## Do this
Gather every line in the material below that contains the string "right", treating uppercase and lowercase as distinct.

## Available data
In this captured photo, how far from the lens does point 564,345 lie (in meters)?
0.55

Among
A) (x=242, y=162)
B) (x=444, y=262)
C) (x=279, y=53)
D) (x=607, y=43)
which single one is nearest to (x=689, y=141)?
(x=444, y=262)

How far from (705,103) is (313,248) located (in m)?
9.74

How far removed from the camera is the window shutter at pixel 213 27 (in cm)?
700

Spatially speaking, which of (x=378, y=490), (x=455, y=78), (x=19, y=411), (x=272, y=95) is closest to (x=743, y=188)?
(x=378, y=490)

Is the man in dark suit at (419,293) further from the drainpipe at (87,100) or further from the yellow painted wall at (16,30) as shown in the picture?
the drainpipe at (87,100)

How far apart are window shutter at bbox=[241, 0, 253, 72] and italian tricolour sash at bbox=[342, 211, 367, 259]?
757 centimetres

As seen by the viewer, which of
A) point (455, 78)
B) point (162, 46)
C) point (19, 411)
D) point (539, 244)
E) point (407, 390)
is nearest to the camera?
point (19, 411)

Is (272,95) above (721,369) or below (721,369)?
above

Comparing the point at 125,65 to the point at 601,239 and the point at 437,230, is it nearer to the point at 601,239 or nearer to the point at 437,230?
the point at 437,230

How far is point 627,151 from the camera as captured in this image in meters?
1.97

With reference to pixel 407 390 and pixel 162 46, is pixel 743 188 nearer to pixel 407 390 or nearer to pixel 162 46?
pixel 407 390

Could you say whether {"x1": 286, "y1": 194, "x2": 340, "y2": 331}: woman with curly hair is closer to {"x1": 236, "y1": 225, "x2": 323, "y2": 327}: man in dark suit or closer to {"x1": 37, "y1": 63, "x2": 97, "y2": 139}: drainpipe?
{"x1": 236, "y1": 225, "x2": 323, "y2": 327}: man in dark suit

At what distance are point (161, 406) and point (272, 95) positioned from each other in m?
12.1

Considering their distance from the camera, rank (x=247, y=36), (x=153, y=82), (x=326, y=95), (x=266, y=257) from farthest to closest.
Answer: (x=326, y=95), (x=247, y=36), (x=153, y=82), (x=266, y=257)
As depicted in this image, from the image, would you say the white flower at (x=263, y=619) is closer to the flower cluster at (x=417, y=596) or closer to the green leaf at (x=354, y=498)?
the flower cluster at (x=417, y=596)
---
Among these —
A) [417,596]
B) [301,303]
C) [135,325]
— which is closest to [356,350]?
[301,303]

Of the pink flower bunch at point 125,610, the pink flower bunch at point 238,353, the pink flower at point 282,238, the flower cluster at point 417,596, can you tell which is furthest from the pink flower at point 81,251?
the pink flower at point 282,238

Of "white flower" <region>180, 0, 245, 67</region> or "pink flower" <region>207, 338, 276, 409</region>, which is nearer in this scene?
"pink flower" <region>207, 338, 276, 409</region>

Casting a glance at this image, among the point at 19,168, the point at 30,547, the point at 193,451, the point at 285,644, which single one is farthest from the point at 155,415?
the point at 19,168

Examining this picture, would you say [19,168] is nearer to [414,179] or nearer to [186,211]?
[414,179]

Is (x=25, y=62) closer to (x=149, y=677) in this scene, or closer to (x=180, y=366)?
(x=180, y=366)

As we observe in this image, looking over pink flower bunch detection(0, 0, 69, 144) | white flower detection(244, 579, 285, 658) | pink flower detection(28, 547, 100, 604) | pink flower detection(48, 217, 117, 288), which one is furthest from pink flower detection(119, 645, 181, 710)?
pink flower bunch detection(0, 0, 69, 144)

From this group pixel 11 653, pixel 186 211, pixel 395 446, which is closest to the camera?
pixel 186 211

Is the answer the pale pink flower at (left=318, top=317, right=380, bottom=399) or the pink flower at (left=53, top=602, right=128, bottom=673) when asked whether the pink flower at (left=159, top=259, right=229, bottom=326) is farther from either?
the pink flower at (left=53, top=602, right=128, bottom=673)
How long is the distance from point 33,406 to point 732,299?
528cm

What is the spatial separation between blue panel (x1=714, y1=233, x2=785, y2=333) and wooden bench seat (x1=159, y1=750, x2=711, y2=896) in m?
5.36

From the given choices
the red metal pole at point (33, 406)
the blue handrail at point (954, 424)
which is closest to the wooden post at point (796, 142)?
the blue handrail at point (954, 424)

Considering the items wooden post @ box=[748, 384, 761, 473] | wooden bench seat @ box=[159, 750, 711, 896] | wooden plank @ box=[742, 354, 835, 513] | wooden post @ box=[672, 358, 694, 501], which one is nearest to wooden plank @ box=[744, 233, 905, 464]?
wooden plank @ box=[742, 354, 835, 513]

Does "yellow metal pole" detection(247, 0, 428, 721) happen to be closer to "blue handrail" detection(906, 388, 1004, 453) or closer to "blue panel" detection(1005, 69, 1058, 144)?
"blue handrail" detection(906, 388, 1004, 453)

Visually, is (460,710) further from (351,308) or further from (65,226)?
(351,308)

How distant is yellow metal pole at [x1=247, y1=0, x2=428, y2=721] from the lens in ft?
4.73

## Result for this task
Is the answer the pale pink flower at (left=318, top=317, right=380, bottom=399) or the pink flower at (left=53, top=602, right=128, bottom=673) when asked whether the pink flower at (left=159, top=259, right=229, bottom=326) is farther from either?
the pink flower at (left=53, top=602, right=128, bottom=673)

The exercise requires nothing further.